Addition of a scripted pre-operative patient education module to an existing ERAS pathway further reduces length of stay.

Am J Surg 2018 10 19;216(4):652-657. Epub 2018 Jul 19.

Colorectal Surgery Center, Department of General and Gastrointestinal Surgery, Massachusetts General Hospital, United States.

Background: While enhanced recovery pathways (ERAS) appear to be beneficial for post-operative outcomes, there have been no studies evaluating the specific role of patient education within an ERAS pathway.

Methods: We identified all colectomies performed at our institution since initiation of an ERAS protocol, excluding for mortality and length of stay >30 days. Patients who received preoperative education by a nurse practitioner via a scripted telephone call were compared to patients who did not receive education using the NSQIP database. We then evaluated differences in surgical complications and length of stay among these cohorts.

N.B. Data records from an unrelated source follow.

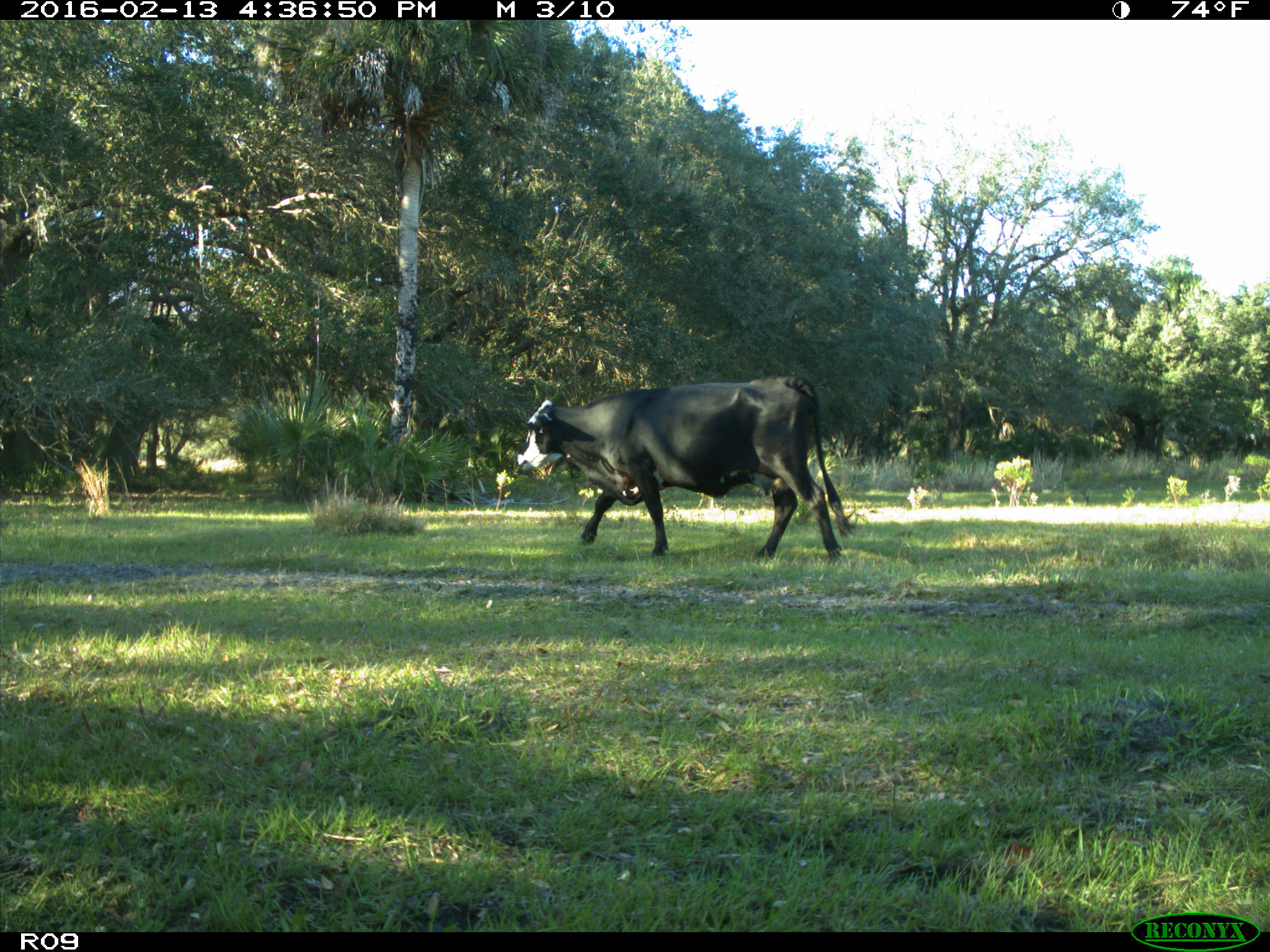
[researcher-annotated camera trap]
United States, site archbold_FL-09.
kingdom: Animalia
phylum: Chordata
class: Mammalia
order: Artiodactyla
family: Bovidae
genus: Bos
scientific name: Bos taurus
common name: domestic cow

Results: Patients who received scripted education phone calls had a significantly shorter mean length of stay when compared to patients that receiving usual care (3.0 ± 2.2 vs 3.7 ± 3.2 days; p = 0.005). Subgroup analysis demonstrates strongest benefit in patients undergoing left colectomy and laparoscopic surgery.

Conclusions: Scripted patient education modules may shorten length of stays and postoperative complications, even when added to an already existing ERAS bundle, which may translate into significant hospital cost savings.